Говоря о пользователях, решающих свои задачи, мы выходим на уровень сетевых сообществ. Пользователь, обращающийся к тексту и оставляющий под ним комментарий, перестает быть только воспринимающим информацию индивидом. Своим медийным актом он указывает на свою вовлеченность в непрерывные Интернет-коммуникации, где постоянно генерируются коммуникативные избыточности – сообщения, не несущие в себе информационной ценности (вряд ли кого-то заинтересует, что Илья Шотский пожелал Владимиру Путину смерти в туалете), но влияющие на эмоциональное восприятие текста. Язык таких сообщений эмотивен, он способствует как эмоциональному самовыражению, так и эмоциональному воздействию на других.

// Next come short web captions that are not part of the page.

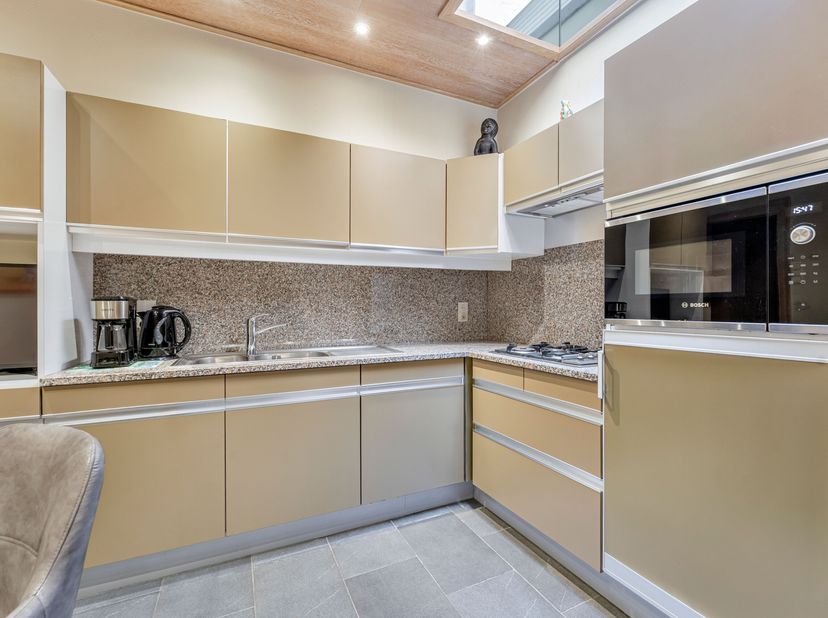 Knusse woning met 2 slaapkamers en staanplaats te koop in Menen!&lt;br /&gt;
Op zoek naar een gezellige en betaalbare woning zonder renovatieverplichting? D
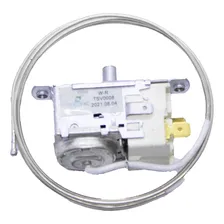 Termostato Para Geladeira Electrolux Re29 Tsv0008-09p Rde30 Foto mini 4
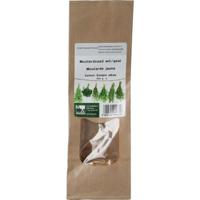 Marma Mosterdzaad wit/geel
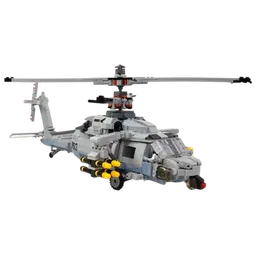 ChiToys 75936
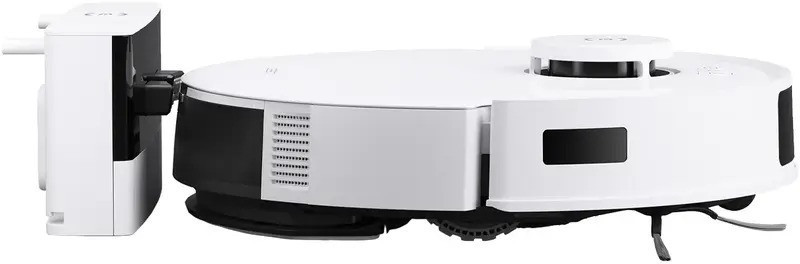 Робот-пилосос Ecovacs Deebot Ozmo N20 Pro (DKX55) White ( white ) Харків - фото 1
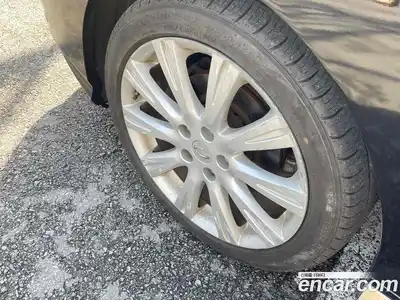 Renault SM5 2014 2.0 Автомат в Москве № 227511, миниатюра 5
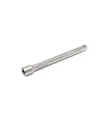 Nástavec prodlužovací MASTERTOOL 1/4" 100 mm CRV 78-0410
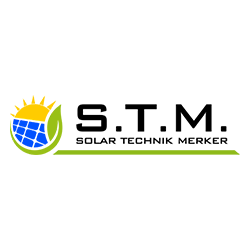 Solartechnik Merker Logo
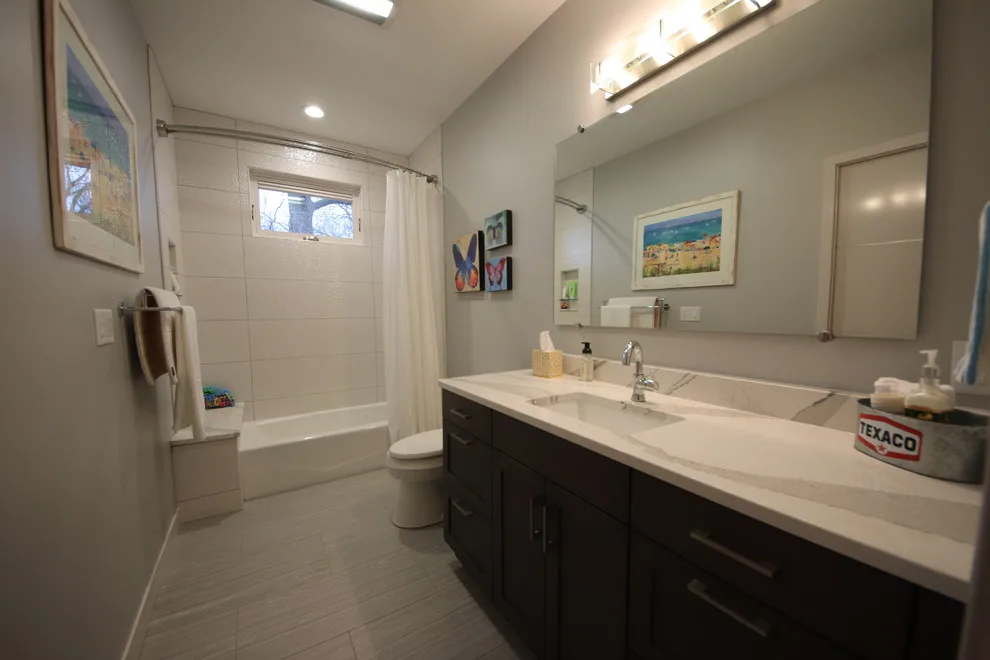 A Fresh Building Vision by Distinctive Designs For Kitchens And Baths - Photo 11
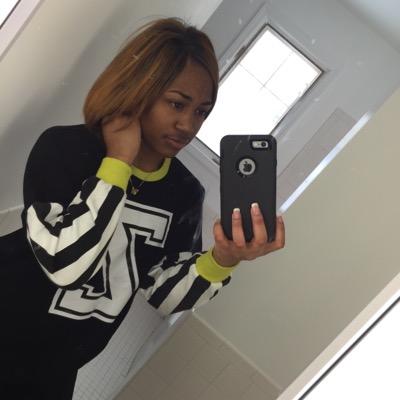 This is tha official page of Ti'Aira Johnice Wilson a graduate from Flint Northwestern & Attending Mott right now. Follow me on Instagram though.! :)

Сложно встретить выражение «загнивающий Запад», если оно не употребляется в ироничном контексте: «Давно пора разнести к чертям весь этот капиталистический и загнивающий запад. К черту Гейропу и к черту Пиндостан! Россия попадет в рай, а они все сдохнут!»73. Профанный дискурс означил его по-своему, и неироничное употребление выражения вряд ли будет поддержано даже теми пользователями, среди которых социальная действительность интерпретируется на основе сакральных ценностей. А вот триггеры «Гейропа» и «Рашка» могут включаться в качестве инструмента для создания иронического текста об агрессии Запада по отношению к России (например: «Скоро арабов из гейропы дождемся и опять будет все на мази»74 – комментарий к тексту о сокращении населения России. Или обращение одного пользователя к другому: «Ну ты ненавидишь Россию и тут многие ватаботы вроде тебя калякающие бред, вы все ненавидите Россию, от того она и рашка какашка парашка»75).
Ряд причин привел к тому, что коммуникативные агрессии прочно укоренились в политическом дискурсе. Среди них технологические: в Интернете может высказываться любой пользователь на любую тему, причем его высказывания не всегда обращены в пустоту – например, в комментариях под новостью в социальной сети пользователь может найти как единомышленников, так и столкнуться с агрессивными высказываниями в свой адрес.
Идейно противостоящие российские и зарубежные СМИ регулярно делают акцент на несовпадении России с Западом, агрессивно апеллируя к ценностям – либеральным или консервативным. Коммуникативная агрессия используется как терапевтическое средство в политике, открывая «клапаны по снижению давления в общественном мнении». Именно поэтому коммуникативные агрессии в студенческой среде воспринимаются не столько социальной девиацией, сколько неизбежностью политического дискурса. И здесь есть о чем задуматься: ведь подобное отношение к агрессиям в медийной среде утверждается в сознании пополнения коммуникативных элит – политологов и журналистов, которые в своих последующих профессиональных практиках, будут исходить из складывающегося сегодня восприятия агрессивных коммуникаций.